§ SET OF TASKS
a) In the text on notification event patterns, what values does the outcomes axis take, and what does leaving it empty mean?
b) Write the next part of the text on notification event patterns, beginning after its final sentence.

§ READING TEXT
An event identifies what changed as <resource>.<action> — the same writes the audit log records, e.g. deployment.deploy, domain.create, role.grant. The events list uses the same grammar as role permissions, plus a leading *. form:

PatternMatches
*every change
deployment.*any action on deployments
*.deletea delete of any resource
deployment.deployexactly that resource + action

The outcomes axis is success / failure; empty means either.

# only failed deployment deploys
deploys notification update --project acme --name ops-webhook \
  --event deployment.deploy --outcome failure

# any deployment change, plus any domain delete
deploys notification update --project acme --name ops-webhook \
  --event 'deployment.*' --event '*.delete'
NoteListing patterns is an OR — a change matches if it matches any event in the list. That’s why one channel can watch deployment.* and domain.create without also matching domain.delete (which separate resource/action axes could not express).

§ DATA FOR ANALYSIS
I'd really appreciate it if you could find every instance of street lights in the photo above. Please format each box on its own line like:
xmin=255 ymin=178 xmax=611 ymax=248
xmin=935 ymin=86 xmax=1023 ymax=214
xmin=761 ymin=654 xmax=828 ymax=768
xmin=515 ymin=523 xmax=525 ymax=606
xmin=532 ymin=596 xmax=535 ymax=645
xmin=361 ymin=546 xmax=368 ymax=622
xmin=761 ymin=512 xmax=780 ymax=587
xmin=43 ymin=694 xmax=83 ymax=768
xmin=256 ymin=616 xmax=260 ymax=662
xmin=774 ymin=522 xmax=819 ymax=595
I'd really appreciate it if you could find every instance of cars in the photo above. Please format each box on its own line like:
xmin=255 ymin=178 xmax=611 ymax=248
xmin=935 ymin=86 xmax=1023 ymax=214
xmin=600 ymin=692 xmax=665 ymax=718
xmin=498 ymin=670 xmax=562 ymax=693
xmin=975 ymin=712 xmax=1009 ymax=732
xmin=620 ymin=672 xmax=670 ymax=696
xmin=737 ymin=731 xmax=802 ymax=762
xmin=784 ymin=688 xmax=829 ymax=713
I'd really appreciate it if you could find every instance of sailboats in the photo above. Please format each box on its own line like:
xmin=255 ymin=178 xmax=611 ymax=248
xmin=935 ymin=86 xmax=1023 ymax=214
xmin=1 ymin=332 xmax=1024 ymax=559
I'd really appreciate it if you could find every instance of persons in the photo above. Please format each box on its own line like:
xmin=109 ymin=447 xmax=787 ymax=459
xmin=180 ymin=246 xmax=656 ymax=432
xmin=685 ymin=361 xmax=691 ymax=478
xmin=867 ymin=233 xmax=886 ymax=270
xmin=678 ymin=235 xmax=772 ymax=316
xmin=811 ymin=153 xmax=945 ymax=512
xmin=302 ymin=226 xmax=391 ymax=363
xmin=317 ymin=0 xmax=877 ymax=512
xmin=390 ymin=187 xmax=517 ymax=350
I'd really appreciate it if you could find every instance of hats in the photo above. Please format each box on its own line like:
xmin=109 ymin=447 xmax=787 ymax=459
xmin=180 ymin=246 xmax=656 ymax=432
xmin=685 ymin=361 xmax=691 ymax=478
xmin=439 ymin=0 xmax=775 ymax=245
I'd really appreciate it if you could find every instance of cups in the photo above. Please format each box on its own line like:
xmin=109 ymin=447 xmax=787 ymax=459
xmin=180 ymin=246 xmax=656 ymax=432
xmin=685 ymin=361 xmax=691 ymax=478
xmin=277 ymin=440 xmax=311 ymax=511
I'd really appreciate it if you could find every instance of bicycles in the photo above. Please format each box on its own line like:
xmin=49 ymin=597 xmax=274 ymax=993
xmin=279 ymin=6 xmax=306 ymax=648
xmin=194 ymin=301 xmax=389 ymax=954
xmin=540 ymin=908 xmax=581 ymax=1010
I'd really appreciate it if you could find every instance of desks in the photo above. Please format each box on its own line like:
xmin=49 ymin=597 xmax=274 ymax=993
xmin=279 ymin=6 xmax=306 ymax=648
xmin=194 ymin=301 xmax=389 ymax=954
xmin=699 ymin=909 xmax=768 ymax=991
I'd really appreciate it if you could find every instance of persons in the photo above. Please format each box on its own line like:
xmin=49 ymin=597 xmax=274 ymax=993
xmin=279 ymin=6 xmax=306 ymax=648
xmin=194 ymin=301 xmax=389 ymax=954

§ ANSWER LIST
a) The outcomes axis takes success or failure, and leaving it empty means either.

b)
Asynchronous failures: deployment.health#

A deployment can fail after its deployment.deploy call already returned — the image pulls but the container crash-loops, gets OOM-killed, or the cluster apply fails once the rollout starts. Those transitions happen on the platform’s own time, not in your request, so they surface as a separate event:

EventFires when
deployment.deploy + failurethe deploy was rejected synchronously — bad request, quota, validation — at the moment you called it.
deployment.health + failurethe deploy was accepted, then the workload failed afterwards — a crash-loop/OOM/ImagePull the platform auto-errors, or a deployer apply failure.

Subscribe to both for complete coverage of “my deploy is broken”:

deploys notification update --project acme --name ops-webhook \
  --event deployment.health --event deployment.deploy --outcome failure

deployment.health events are written by the system, not a user, so they carry an empty actor (actorType user, no email) — that’s how you tell a self-detected failure from someone’s deployment.deploy. The message carries a short, non-secret reason — CrashLoopBackOff, OOMKilled, no running pods, or deployer apply failed. The event never carries log content; read the crash output on demand with deployment.logs (set previous:true for a crash-loop). Because the audit write is unconditional, a project with no channel still gets an auditable deployment health row per auto-detected failure.

See Monitoring → react to failures without polling for the end-to-end agent loop this enables.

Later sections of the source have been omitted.